On the economic front the situation is no different. David Cameron promised that the Conservatives would deliver stability and economic growth that would mean the UK would have a budget surplus by 2020. None of these economic targets were hit and instead the UK’s public sector debt stands at £1.5 trillion, 50 percent higher than the figure it was in 2010 when the Conservatives came into power. And then in 2016, when the UK was only just finally starting to pull out of recession, the instability of the divisive Brexit vote put the country’s finances back another decade.

It was a Conservative promise to hold a referendum on EU membership in an effort to quell disquiet in his own party, but without setting out what would happen if the Leave campaign won the vote.

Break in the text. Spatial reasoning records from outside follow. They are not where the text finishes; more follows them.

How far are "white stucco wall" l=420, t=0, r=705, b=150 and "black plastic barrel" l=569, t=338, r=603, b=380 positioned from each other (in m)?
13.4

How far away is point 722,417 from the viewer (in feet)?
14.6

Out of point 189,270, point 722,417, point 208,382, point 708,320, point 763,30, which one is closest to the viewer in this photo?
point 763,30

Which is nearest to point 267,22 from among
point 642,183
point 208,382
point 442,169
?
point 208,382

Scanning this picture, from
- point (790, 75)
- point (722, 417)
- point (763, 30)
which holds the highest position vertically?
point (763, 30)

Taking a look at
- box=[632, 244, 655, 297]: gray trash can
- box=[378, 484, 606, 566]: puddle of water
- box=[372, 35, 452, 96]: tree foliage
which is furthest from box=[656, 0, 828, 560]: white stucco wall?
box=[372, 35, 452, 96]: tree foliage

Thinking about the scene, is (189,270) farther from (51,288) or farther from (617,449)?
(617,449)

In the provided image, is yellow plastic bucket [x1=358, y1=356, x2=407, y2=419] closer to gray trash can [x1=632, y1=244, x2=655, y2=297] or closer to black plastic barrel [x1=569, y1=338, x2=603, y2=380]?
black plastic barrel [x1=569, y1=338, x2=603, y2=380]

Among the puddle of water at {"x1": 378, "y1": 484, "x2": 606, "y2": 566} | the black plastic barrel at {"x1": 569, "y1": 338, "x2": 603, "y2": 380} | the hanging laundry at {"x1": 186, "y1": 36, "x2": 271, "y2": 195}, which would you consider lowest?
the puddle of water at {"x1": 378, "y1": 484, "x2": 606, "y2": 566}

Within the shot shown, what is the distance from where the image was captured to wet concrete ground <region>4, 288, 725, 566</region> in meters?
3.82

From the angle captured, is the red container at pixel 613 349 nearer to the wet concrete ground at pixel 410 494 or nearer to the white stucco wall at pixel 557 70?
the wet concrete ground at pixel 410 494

It was Conservative negligence that has plunged the country into the unknown, where at the first sign of a difficult future the Conservative prime minister David Cameron resigned, leaving the country rudderless at a time when stability was most needed.

In the wake of Cameron’s resignation Theresa May became Tory leader and de facto prime minister. Despite breaking Conservative campaign promises in her first budget, Theresa May repeatedly dismissed calls for a fresh election by saying that they would cause “chaos” an “instability”. However, once the opinion polls showed her with a sufficient lead over the opposition, she now expects the public to believe that this election will result in greater stability – the exact opposite of what she argued last month.